[[ DATA IN THIS EXERCISE, beginning ]]

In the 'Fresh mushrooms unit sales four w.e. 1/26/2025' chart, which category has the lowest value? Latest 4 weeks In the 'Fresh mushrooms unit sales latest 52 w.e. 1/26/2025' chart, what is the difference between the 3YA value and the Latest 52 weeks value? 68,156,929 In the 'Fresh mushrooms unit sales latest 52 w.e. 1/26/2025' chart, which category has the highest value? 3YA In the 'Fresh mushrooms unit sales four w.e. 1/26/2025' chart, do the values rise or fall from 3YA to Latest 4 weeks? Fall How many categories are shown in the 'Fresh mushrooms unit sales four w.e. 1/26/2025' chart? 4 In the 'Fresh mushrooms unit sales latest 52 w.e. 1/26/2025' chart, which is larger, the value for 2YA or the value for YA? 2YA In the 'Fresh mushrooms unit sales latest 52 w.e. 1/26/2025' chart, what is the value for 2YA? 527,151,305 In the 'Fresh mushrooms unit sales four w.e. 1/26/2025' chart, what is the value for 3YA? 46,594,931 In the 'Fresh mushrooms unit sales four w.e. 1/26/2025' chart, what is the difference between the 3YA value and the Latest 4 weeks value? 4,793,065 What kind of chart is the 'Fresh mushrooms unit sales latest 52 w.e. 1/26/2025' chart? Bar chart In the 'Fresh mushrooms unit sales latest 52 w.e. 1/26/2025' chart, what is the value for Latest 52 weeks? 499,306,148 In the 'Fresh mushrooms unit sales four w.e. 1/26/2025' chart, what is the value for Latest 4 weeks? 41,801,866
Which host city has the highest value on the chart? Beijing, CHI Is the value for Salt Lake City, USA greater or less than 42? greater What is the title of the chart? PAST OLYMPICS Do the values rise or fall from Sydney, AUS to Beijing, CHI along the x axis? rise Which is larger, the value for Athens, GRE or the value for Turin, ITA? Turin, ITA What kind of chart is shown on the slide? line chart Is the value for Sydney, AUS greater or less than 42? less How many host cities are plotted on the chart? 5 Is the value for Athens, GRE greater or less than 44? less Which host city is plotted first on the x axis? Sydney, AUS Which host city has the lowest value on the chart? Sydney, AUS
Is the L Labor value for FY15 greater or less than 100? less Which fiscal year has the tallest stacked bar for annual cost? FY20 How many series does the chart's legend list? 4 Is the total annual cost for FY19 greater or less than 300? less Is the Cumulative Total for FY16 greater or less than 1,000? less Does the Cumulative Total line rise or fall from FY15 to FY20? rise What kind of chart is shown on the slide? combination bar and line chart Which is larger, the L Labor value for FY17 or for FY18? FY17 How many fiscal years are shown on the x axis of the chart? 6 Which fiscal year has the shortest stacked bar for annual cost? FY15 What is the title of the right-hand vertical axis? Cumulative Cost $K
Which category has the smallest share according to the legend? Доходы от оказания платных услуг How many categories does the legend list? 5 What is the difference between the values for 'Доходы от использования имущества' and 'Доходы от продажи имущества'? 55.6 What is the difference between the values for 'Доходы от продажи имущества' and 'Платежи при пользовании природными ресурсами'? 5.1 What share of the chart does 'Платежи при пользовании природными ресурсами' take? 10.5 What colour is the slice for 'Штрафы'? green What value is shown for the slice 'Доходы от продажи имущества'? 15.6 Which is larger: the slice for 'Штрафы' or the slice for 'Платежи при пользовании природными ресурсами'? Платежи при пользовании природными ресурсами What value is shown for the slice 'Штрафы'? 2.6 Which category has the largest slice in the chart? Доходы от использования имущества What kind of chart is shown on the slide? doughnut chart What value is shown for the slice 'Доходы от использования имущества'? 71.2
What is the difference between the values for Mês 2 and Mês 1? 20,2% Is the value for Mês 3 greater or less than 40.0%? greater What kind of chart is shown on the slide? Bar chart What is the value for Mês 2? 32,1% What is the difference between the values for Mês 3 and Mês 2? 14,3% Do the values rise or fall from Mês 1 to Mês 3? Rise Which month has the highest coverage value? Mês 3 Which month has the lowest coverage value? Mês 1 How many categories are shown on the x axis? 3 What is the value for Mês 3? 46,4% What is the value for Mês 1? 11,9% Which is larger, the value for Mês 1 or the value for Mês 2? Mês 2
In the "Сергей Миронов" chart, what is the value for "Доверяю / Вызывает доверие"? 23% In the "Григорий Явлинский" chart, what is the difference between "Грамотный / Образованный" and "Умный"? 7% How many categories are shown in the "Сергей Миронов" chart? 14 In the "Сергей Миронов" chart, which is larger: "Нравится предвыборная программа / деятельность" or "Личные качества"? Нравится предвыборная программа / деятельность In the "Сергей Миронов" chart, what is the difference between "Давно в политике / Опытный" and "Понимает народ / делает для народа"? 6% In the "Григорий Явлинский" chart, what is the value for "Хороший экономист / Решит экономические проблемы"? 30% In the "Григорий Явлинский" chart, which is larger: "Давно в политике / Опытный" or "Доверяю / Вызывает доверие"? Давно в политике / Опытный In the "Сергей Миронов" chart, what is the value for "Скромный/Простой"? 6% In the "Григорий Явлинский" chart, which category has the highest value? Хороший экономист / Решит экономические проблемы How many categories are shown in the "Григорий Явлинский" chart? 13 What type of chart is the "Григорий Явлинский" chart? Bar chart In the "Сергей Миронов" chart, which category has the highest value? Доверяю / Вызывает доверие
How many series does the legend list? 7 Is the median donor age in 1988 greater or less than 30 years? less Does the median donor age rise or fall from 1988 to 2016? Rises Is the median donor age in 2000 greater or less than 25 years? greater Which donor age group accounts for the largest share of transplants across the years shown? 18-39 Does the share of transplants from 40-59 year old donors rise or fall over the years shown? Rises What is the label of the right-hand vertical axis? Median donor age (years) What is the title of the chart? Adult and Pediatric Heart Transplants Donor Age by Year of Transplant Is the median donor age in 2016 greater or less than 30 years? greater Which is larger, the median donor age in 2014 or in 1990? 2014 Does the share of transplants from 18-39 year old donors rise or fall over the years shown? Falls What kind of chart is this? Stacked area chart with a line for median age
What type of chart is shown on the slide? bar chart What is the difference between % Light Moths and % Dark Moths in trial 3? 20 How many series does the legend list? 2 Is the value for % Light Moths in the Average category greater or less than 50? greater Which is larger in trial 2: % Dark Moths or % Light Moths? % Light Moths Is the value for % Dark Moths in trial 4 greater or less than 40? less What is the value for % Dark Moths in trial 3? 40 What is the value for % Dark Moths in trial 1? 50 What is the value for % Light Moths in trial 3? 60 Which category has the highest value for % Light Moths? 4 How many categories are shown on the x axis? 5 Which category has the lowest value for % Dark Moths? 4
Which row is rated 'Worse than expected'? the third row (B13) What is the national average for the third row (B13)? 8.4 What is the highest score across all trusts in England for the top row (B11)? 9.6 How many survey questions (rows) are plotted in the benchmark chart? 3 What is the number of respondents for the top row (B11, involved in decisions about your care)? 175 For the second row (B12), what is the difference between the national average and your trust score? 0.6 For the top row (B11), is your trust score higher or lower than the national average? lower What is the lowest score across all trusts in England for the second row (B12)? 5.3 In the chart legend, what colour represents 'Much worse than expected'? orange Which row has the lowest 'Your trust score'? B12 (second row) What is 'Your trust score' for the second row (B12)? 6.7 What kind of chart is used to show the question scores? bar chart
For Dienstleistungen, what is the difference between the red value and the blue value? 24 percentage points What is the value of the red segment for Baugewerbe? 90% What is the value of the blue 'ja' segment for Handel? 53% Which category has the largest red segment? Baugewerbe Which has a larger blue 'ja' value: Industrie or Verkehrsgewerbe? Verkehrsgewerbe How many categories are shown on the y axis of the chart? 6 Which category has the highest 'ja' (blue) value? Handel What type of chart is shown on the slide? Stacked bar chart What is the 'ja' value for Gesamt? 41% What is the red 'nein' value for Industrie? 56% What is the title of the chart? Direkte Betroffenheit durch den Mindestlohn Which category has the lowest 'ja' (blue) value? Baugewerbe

[[ DATA IN THIS EXERCISE, end ]]

▶ **DIRECTIVE**:
Identify and copy every line above that contains the word "month". Match its case exactly.

▶ **YOUR RESPONSE**:
What is the difference between the values for Mês 2 and Mês 1? 20,2% Is the value for Mês 3 greater or less than 40.0%? greater What kind of chart is shown on the slide? Bar chart What is the value for Mês 2? 32,1% What is the difference between the values for Mês 3 and Mês 2? 14,3% Do the values rise or fall from Mês 1 to Mês 3? Rise Which month has the highest coverage value? Mês 3 Which month has the lowest coverage value? Mês 1 How many categories are shown on the x axis? 3 What is the value for Mês 3? 46,4% What is the value for Mês 1? 11,9% Which is larger, the value for Mês 1 or the value for Mês 2? Mês 2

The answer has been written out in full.